TESTO PROPOSTO ▸
+ + + +

Ladro, ex detenuto, venditore di salsicce, oligarca, signore della guerra, troll, direttore d’orchestra dell’armata killer: così il più vecchio amico di Putin lo ha tradito. È lui. Proprio lui: Evgeny Viktorovich, il suo più vecchio amico, a […]

(DI MICHELA A. G. IACCARINO – ilfattoquotidiano.it) – È lui. Proprio lui: Evgeny Viktorovich, il suo più vecchio amico, a essere diventato il suo nuovo, più grande nemico. Prigozhin è l’agente del caos che ha sferrato la più grande sfida al potere di Vladimir Putin da quando è al potere. Alleato e avversario del presidente russo. Ladro, ex detenuto, chef, oligarca, signore della guerra, troll, attentatore, traditore, direttore d’orchestra di un’armata killer chiamata Wagner. Prigozhin è uno, nessuno, centomila: 25mila sono invece i mercenari che dice di guidare contro il Cremlino. Sono tutti pronti a morire per lui, intima il Joker della storia russa in marcia su Mosca.
I natali poveri e la delinquenza
Il Giuda personale di Putin è nato nel 1961 nelle viscere più povere delle Federazione, figlio di San Pietroburgo proprio come il presidente. Il mondo, per i primi anni, Prigozhin lo vede a strisce: quelle delle sbarre della prigione dove, ladruncolo ventenne, viene rinchiuso nel 1981 per rapina. La pena a 12 anni di galera la sconta quasi tutta, ma una volta fuori dalla cella, trova solo macerie sovietiche. L’Urss è crollata. Da quelle rovine, da quel caos, Prigozhin il Joker, impara subito a pompare influenza, potere e rubli. Si reincarna nei decenni a venire in imprenditore prima di salsicce, poi di fake news e infine di pallottole e morte, in questo specifico ordine.

+ + + +

DATI FORNITI ▸

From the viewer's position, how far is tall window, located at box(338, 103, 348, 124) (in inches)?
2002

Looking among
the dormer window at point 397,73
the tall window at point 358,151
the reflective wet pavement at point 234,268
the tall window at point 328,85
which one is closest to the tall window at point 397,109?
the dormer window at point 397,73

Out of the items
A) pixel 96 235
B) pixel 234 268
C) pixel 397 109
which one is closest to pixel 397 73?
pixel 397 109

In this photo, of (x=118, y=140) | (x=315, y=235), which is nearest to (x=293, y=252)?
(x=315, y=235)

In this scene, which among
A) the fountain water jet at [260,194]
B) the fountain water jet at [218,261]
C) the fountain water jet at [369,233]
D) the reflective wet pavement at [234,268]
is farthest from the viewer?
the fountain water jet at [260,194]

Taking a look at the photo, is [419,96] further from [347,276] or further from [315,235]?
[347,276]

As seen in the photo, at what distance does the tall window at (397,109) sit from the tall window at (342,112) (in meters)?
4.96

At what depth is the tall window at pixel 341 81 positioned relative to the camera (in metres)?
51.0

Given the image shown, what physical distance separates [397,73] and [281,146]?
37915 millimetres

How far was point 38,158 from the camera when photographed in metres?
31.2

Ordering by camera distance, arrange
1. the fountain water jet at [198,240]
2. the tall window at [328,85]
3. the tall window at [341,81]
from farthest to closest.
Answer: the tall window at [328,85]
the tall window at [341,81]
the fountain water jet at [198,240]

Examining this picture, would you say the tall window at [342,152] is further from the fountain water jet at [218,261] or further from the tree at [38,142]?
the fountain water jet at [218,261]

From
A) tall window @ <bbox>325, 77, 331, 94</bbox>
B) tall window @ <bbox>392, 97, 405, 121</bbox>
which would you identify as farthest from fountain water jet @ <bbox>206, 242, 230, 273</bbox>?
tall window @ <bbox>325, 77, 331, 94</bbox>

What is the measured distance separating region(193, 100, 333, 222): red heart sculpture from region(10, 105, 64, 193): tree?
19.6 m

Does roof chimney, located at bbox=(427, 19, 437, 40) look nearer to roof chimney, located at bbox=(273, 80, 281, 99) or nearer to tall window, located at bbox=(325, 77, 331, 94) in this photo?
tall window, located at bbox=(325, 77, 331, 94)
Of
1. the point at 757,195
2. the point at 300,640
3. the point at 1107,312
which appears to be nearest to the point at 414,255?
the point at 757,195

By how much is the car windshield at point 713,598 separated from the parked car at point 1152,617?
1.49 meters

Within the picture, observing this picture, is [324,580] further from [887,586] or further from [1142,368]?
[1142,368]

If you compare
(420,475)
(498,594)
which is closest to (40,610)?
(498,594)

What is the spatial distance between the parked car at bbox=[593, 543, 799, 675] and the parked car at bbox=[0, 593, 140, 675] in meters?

+ + + +

COMPITO 1 ▸ Come riassumeresti in due frasi l'articolo su Prigozhin?
COMPITO 2 ▸ Riporta come elenco numerato le righe di dati, cominciando dalla prima e fermandoti dopo quella che contiene "37915 millimetres". Tralascia le righe vuote.

RISPOSTA SCRITTA 1 ▸ Evgeny Prigozhin, il più vecchio amico di Vladimir Putin e guida dell'armata Wagner, è diventato il suo più grande nemico, lanciando la più grande sfida al potere del presidente russo in marcia su Mosca. Nato nel 1961 a San Pietroburgo in povertà, fu rinchiuso nel 1981 per rapina e, uscito dopo il crollo dell'Urss, divenne imprenditore prima di salsicce, poi di fake news e infine di pallottole e morte.

RISPOSTA SCRITTA 2 ▸
1. From the viewer's position, how far is tall window, located at box(338, 103, 348, 124) (in inches)?
2. 2002
3. Looking among
4. the dormer window at point 397,73
5. the tall window at point 358,151
6. the reflective wet pavement at point 234,268
7. the tall window at point 328,85
8. which one is closest to the tall window at point 397,109?
9. the dormer window at point 397,73
10. Out of the items
11. A) pixel 96 235
12. B) pixel 234 268
13. C) pixel 397 109
14. which one is closest to pixel 397 73?
15. pixel 397 109
16. In this photo, of (x=118, y=140) | (x=315, y=235), which is nearest to (x=293, y=252)?
17. (x=315, y=235)
18. In this scene, which among
19. A) the fountain water jet at [260,194]
20. B) the fountain water jet at [218,261]
21. C) the fountain water jet at [369,233]
22. D) the reflective wet pavement at [234,268]
23. is farthest from the viewer?
24. the fountain water jet at [260,194]
25. Taking a look at the photo, is [419,96] further from [347,276] or further from [315,235]?
26. [347,276]
27. As seen in the photo, at what distance does the tall window at (397,109) sit from the tall window at (342,112) (in meters)?
28. 4.96
29. At what depth is the tall window at pixel 341 81 positioned relative to the camera (in metres)?
30. 51.0
31. Given the image shown, what physical distance separates [397,73] and [281,146]?
32. 37915 millimetres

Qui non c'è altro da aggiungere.